Work instruction: Reproduce all of the data exactly as written.

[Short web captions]
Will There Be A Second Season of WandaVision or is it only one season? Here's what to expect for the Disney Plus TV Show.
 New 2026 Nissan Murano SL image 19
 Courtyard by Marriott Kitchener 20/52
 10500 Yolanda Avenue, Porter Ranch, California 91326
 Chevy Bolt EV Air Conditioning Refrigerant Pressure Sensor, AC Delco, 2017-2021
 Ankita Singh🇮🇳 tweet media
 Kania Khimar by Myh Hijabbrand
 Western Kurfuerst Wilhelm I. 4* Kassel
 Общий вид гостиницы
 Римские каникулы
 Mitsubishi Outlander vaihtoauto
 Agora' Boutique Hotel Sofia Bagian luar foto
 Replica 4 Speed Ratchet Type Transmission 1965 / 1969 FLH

Result:
Will There Be A Second Season of WandaVision or is it only one season? Here's what to expect for the Disney Plus TV Show.
 New 2026 Nissan Murano SL image 19
 Courtyard by Marriott Kitchener 20/52
 10500 Yolanda Avenue, Porter Ranch, California 91326
 Chevy Bolt EV Air Conditioning Refrigerant Pressure Sensor, AC Delco, 2017-2021
 Ankita Singh🇮🇳 tweet media
 Kania Khimar by Myh Hijabbrand
 Western Kurfuerst Wilhelm I. 4* Kassel
 Общий вид гостиницы
 Римские каникулы
 Mitsubishi Outlander vaihtoauto
 Agora' Boutique Hotel Sofia Bagian luar foto
 Replica 4 Speed Ratchet Type Transmission 1965 / 1969 FLH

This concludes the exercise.